エドアルドは椅子に掛けられていたクラリーチェの羽織物をそっと彼女の肩へと掛けた。

「………!………エドアルド様………?いらっしゃっていたのですね?…………その、申し訳ございません。読み始めたら止まらなくなってしまって…………」

クラリーチェは驚いたように顔を上げた。
どうやら本に夢中になり、エドアルドが部屋に入ってきたことにすら、気がついていなかったらしかった。

「いや、構わない。寧ろ邪魔をして悪かった。…………しかしその本の何がそんなにあなたを夢中にさせるんだ?」

気にしていない素振りを見せながらも、どこか不機嫌そうな顔をしているエドアルドに、クラリーチェは苦笑した。
まさか、本にまで嫉妬するとは思っていなかったからだ。

「これは、各国に残されている伝承を纏めたものなのです。中でも流星に関するものが興味深くて、つい没頭してしまいました。エドアルド様は流れ星に願い事をする、という風習をご存知でしょう?」

流れ星を見たら、その流れ星が消えてしまう前に願い事をすると、その願いが叶うーーー。
それは、キエザ王国に限らず周辺諸国では広く知られている風習だった。
エドアルドは素直に頷く。
するとクラリーチェは柔らかな笑みを浮かべた。

「そうですよね。………でも、何故そんな言い伝えが出来たのかは、ご存知ですか?」
「いや、考えたこともないが………」

エドアルドは首を傾げながら、クラリーチェの向かいにある椅子へと腰を下ろした。

「この本によると、天上にいらっしゃる神が、下界の様子を眺める為に一瞬だけ天界を開けるのだそうです。
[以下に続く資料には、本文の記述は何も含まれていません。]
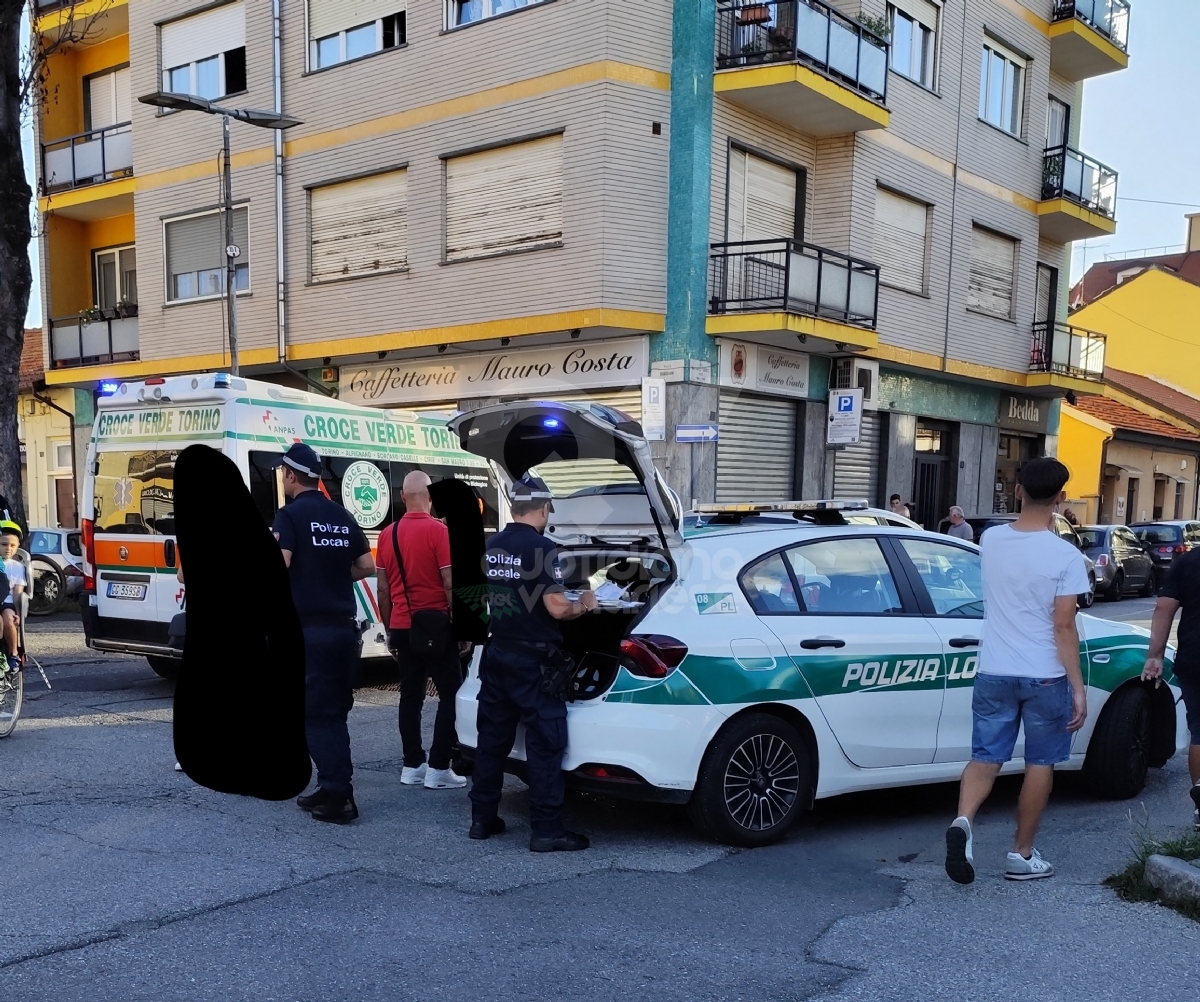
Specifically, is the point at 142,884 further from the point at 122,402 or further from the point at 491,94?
the point at 491,94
この時に零れた天の光が流れ星となって流れ落ち、この時に願いごとを唱えれば、その希望は神の耳に届き、神は願いをかなえてくれるという話が、その言い伝えの由来なのだそうですよ」

クラリーチェは丁寧に本を閉じる。
そして、向かいに座るエドアルドに微笑みかけた。

「実際は流れ星というのは、空の星の欠片が燃え尽きる瞬間の姿だと言われていますが、その一瞬に願い事をするという風習を考えた方の発想は、本当に素敵だと思います」

そう囁くと、ロマンチックな風習を考え出した先人に思いを馳せるかのように、窓から見える夜空を見上げた。

「あっ…………!」
「どうした?」

突然小さな声を上げたクラリーチェに、エドアルドは驚いて立ち上がった。

「今、流れ星が…………!」

やや興奮した様子で、クラリーチェは夜空を指さした。
偶然にも彼女が空を見上げた瞬間、流れ星が流れたのだ。

「私、流れ星が流れるのを、初めて見ました!本では『瞬きをするより僅かに長い位の時間で消えてしまう』と書いてありましたけれど、本当にその通りなのですね」

まるで少女のように目を輝かせるクラリーチェに、エドアルドは驚きつつも笑顔を見せた。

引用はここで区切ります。